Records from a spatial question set

..........

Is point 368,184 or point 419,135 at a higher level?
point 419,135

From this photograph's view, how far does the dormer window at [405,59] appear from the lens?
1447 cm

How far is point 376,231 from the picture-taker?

..........

**WHAT TO DO**: Output all of the records above verbatim, keeping every line in its original order.

**CORRECT RESPONSE**:
Is point 368,184 or point 419,135 at a higher level?
point 419,135

From this photograph's view, how far does the dormer window at [405,59] appear from the lens?
1447 cm

How far is point 376,231 from the picture-taker?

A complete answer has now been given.